As GCSE results day approaches, many parents find themselves navigating a mix of emotions, not just vicariously through their teens, but experiencing them firsthand. Results day can bring excitement and relief but also anxiety and a sense of uncertainty about what’s next for your young person.
Whether your child gets the grades they hoped for or not, there are things you can do to support them at such a pivotal moment in their educational journey.
At ACT, we’ve worked with thousands of young people as they navigate through this time and, contrary to popular belief, you don’t need to have all the answers. We’ve put together a few practical ways parents can help.
Keep talk positive and open
GCSE results seem like the be-all and end-all at the time, but they don’t define your child – and that’s something you may need to be reminded of as well as your child. GCSEs are just one milestone on a much bigger journey.
Whether the results are better or worse than expected, keeping calm and positive is important.
Focus on your child’s strengths, interests, and the opportunities ahead, rather than dwelling on disappointments. Let them know that you’re proud of their effort and that you’ll support them no matter what.
Explore options together
Many young people aren’t aware that sixth form or college aren’t the only options. It’s important that they know all the different pathways available to them and the opportunities that will play to their strengths. One option is Jobs Growth Wales+, a Welsh Government training and development programme for 16–19-year-olds. JGW+ can help hone numeracy, literacy, and employability skills while also helping young people progress in their chosen field.
For teens who want a bit more freedom from and a more practical, career-focused route, Jobs Growth Wales+ can be a great option – even if they haven’t chosen a particular career pathway yet. JGW+ can help boost confidence and life skills, as well as offer support for wellbeing and mentorship.
Tap into some insider knowledge
While exploration of different options is positive and insightful, it can also be nerve-wracking and, likely, quite overwhelming. If your teen is experiencing information overload, encourage them to speak with a careers adviser or to attend open days at training providers or colleges.

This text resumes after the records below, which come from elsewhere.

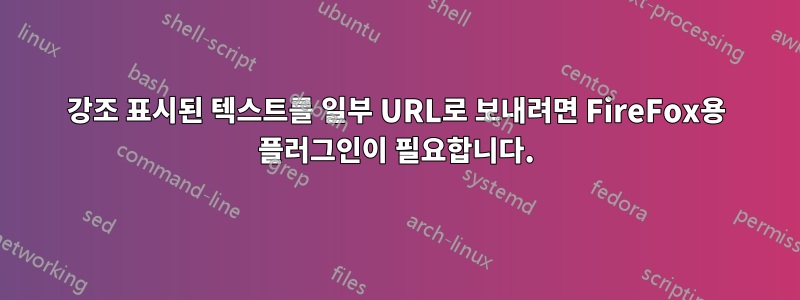 강조 표시된 텍스트를 일부 URL로 보내려면 FireFox용 플러그인이 필요합니다.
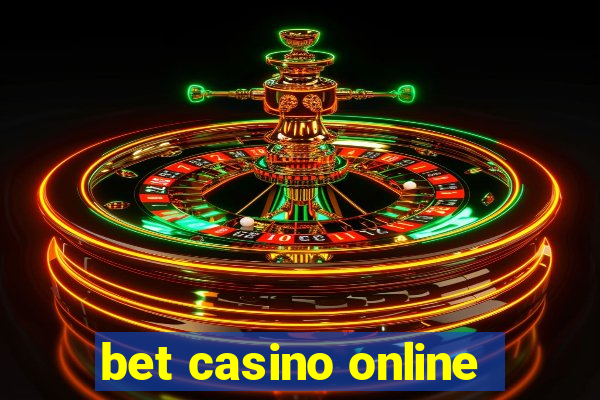 bet casino online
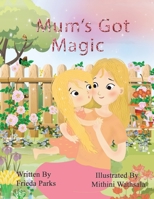 Mum's Got Magic 1664106758 Book Cover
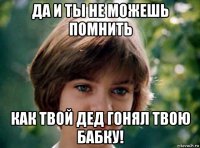 да и ты не можешь помнить как твой дед гонял твою бабку!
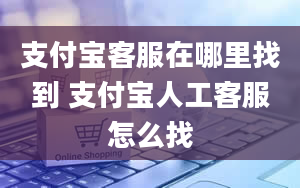 支付宝客服在哪里找到 支付宝人工客服怎么找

No one knows a programme as well as the staff that live and breathe it every day, as such they are a great source of information. If your child feels uncomfortable asking questions, attend a meeting or open day with them and compile a list of questions beforehand that you can chip in and ask if they’re feeling shy.
Sometimes simply talking through a lot of information can make things less overwhelming. Ask your teen if they would like to go over their options with you, and put together a list of the pros and cons of each option.
Avoid comparisons and promote individuality
As with many aspects of modern-day life, the pressure of comparison looms large during GCSE results day. Your teen will likely compare themselves to others – to their friends, their peers or even to random people on the news or social media.
If their results are vastly different to others it is natural that they will feel left out, especially if their results mean that they can’t follow the same path as their mates, or that their plans to ‘stick together’ after GCSEs have been disrupted.
Understandably, there is a strong sense of comfort and security from friends and this change can cause added stress and emotional upheaval. Remind your teen that it’s okay to explore different options. Stepping out of their comfort zones can unlock new, undiscovered pathways and their friends will still be there for them even if they are pursuing different options.
They’re independent but you shouldn’t disengage
Regardless of outcome, GCSE results day is a pivotal turning point when your child will start making more and more independent choices about their future. Encourage that independence but stay engaged and informed. Help them with applications, offer to visit training providers and colleges with them, and keep checking in emotionally. If they seem ungrateful for your input don’t be offended, this is a stressful time for them and emotions are high. Even if they don’t show it, your support and encouragement are appreciated.